**Document source**.
▼

La nécessité d’un sursaut

Invitées par le groupe GUE-GVN, présidé par Francis Wurtz, une trentaine de personnalités progressistes ont interpellé, ce week-end, la gauche européenne.

Michel Soudais  • 22 mai 2008 abonné·es

L’interpellation était directe : « Qu’attendez-vous de la gauche en Europe ? » Cette question, Francis Wurtz l’a posée à une trentaine de personnalités, le week-end dernier, lors d’une « conférence » organisée par le groupe de la Gauche unitaire européenne-Gauche Verte nordique (GUE-GVN), qu’il préside au Parlement européen, et l’association « Espaces Marx », présidée par Patrice Cohen-Seat. Non pour faire un énième colloque mais pour poser « un acte politique ». Des nombreux contacts que lui procure sa fonction, le député européen communiste fait un double constat : « La situation est grave. En matière sociale, économique, écologique et internationale, la gauche n’est pas à la hauteur des enjeux. » D’où son intention d’appeler à un sursaut en donnant la parole à des personnalités progressistes (syndicalistes, intellectuels, responsables d’associations, députés européens des trois groupes de gauche) capables de nourrir le débat ­d’idées. Avec l’espoir de rendre incontournables quelques questions clefs.

Illustration - La nécessité d’un sursaut


Patrice Cohen-Seat et Francis Wurtz, lors de la « conférence » organisée à La Villette, à Paris. Michel Soudais

Le premier constat est cruel. Dans plusieurs pays, la gauche est en passe de disparaître, comme en Pologne, où, « créditée de 7 % dans les sondages, elle risque d’être éliminée de la Diète » , avertit la Polonaise Nina Sankari, responsable du réseau Initiative féministe européenne. C’est déjà le cas en Italie, note amèrement Ricardo Petrella : « Pour la première fois depuis plus d’un siècle, le Parlement italien ne compte plus un seul élu de gauche » , déplore le secrétaire général du Comité international pour un contrat mondial de l’eau. Les partis sociaux-­démocrates qui, il y a dix ans, gouvernaient, seuls ou en coalition, treize des quinze pays de l’Union européenne ont depuis enregistré défaite sur défaite. « Nous n’avons pas assisté à la défaite de la gauche, mais à sa disparition » , nuance l’économiste Samir Amin. Elle a cédé la place à une « gauche quantitative » caractérisée par un « glissement progressif du social au caritatif » , déplore Robert Guédiguian.

▲

**Objectif de l'exercice**.
Dans l'article ci-dessus sur la conférence du groupe GUE-GVN, relevez toutes les personnes citées entre guillemets dans le paragraphe qui commence par « Le premier constat est cruel ».

**Données fournies**.

▼

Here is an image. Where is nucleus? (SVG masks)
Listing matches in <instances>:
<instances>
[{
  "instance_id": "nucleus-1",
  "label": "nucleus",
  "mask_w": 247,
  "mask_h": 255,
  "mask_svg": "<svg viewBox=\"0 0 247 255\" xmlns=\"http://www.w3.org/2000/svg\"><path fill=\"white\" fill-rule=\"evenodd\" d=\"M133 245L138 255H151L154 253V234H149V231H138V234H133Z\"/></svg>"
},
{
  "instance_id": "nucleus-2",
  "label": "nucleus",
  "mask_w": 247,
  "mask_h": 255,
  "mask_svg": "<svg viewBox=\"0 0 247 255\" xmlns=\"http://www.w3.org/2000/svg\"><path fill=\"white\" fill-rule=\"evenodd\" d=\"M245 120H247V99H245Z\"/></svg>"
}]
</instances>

▲

**Corrigé de l'exercice**.
Nina Sankari, Ricardo Petrella, Samir Amin, Robert Guédiguian